Unislamisches rauchen wird bestraft
Nichtsdestotrotz landet der junge Mann in einem Umerziehungscamp des IS, und bekommt, weil er unislamisch geraucht hat, vier Wochen Verlängerung. In diesem Lager, schildert Saleh A., und das ist man bereit, ihm zu glauben, sei alles, was mit dem Leben zu tun habe, als unwürdig und „bloßer Übergang“ dargestellt worden. Es sei einem eingetrichtert worden, wen man als Menschen am leben lässt, und wen man töten darf. Zählen würde sowieso nur das Jenseits, das Paradies, übrigens schnell erreichbar als Selbstmordattentäter.
Bereits im Camp hätten sich viele in die Listen potentieller Attentäter eingetragen, sagt Saleh A., und: „Die meisten von uns haben ja das Leben im Krieg schon so gehasst, dass sie bereit waren, den Tod zu akzeptieren!“.
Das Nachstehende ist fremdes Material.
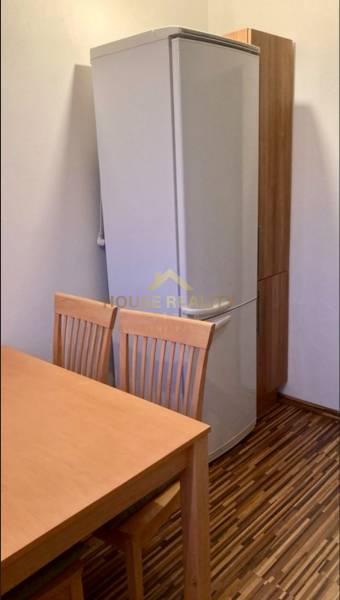 Prenájom 3 izbový byt, ulica Jána Poničana, BA IV. Devínska Nová Ves - Kuchyňa v 3-izbovom byte s chladničkou, drevený stôl a stoličky, podlaha s dreveným dekorom.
Ob seine gerade geborene Tochter nicht Sinn genug für das Diesseits gewesen sei, fragt Barbara Havliza. Für ihn ja, sagt Saleh A., aber für den IS hätten Frauen und Kinder keine Bedeutung.
>>>Verhandlungstage bis Weihnachten
Kein kurzer Prozess: 30 weitere Verhandlungstage bis Ende 2017 sind zunächst vorgesehen.
Der Prozess wird von zwei Gutachtern begleitet: Dr. Guido Steinberg ist Islamwissenschaftler und Terrorismusexperte und soll das Geflecht an Namen und Schauplätzen entwirren.
Der Essener Forensiker Professor Norbert Leygraf wird die psychiatrischen Gutachten erstellen.